*** Opening THE DATA ***

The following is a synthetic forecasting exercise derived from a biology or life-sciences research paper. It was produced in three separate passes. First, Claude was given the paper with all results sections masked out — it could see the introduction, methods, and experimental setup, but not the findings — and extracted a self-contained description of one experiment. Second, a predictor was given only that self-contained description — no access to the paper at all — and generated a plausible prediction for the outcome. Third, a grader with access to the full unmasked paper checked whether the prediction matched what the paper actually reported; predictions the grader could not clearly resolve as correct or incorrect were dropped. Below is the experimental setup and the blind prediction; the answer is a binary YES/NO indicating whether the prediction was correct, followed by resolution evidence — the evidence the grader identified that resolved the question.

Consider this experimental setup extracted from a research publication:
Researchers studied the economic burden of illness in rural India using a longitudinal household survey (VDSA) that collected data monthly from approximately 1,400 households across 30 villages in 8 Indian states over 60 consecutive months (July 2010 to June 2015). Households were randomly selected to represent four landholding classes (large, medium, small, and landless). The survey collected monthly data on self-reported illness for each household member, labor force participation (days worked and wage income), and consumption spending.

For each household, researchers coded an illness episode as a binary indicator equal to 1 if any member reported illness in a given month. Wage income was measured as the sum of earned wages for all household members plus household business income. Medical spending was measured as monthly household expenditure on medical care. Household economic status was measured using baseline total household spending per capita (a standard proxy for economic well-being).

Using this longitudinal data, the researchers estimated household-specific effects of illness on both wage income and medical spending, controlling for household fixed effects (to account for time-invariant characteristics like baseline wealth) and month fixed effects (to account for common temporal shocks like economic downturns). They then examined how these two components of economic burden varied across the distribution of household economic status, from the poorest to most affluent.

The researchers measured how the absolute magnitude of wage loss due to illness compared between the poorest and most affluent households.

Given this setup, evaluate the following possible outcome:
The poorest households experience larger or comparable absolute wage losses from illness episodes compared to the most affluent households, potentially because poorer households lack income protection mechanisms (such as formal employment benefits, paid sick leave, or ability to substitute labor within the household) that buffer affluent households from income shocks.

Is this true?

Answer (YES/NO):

*** Closing THE DATA ***

## REQUIREMENT
Using the listing above, print every entry verbatim.

## ANSWER SECTION
The following is a synthetic forecasting exercise derived from a biology or life-sciences research paper. It was produced in three separate passes. First, Claude was given the paper with all results sections masked out — it could see the introduction, methods, and experimental setup, but not the findings — and extracted a self-contained description of one experiment. Second, a predictor was given only that self-contained description — no access to the paper at all — and generated a plausible prediction for the outcome. Third, a grader with access to the full unmasked paper checked whether the prediction matched what the paper actually reported; predictions the grader could not clearly resolve as correct or incorrect were dropped. Below is the experimental setup and the blind prediction; the answer is a binary YES/NO indicating whether the prediction was correct, followed by resolution evidence — the evidence the grader identified that resolved the question.

Consider this experimental setup extracted from a research publication:
Researchers studied the economic burden of illness in rural India using a longitudinal household survey (VDSA) that collected data monthly from approximately 1,400 households across 30 villages in 8 Indian states over 60 consecutive months (July 2010 to June 2015). Households were randomly selected to represent four landholding classes (large, medium, small, and landless). The survey collected monthly data on self-reported illness for each household member, labor force participation (days worked and wage income), and consumption spending.

For each household, researchers coded an illness episode as a binary indicator equal to 1 if any member reported illness in a given month. Wage income was measured as the sum of earned wages for all household members plus household business income. Medical spending was measured as monthly household expenditure on medical care. Household economic status was measured using baseline total household spending per capita (a standard proxy for economic well-being).

Using this longitudinal data, the researchers estimated household-specific effects of illness on both wage income and medical spending, controlling for household fixed effects (to account for time-invariant characteristics like baseline wealth) and month fixed effects (to account for common temporal shocks like economic downturns). They then examined how these two components of economic burden varied across the distribution of household economic status, from the poorest to most affluent.

The researchers measured how the absolute magnitude of wage loss due to illness compared between the poorest and most affluent households.

Given this setup, evaluate the following possible outcome:
The poorest households experience larger or comparable absolute wage losses from illness episodes compared to the most affluent households, potentially because poorer households lack income protection mechanisms (such as formal employment benefits, paid sick leave, or ability to substitute labor within the household) that buffer affluent households from income shocks.

Is this true?

Answer (YES/NO):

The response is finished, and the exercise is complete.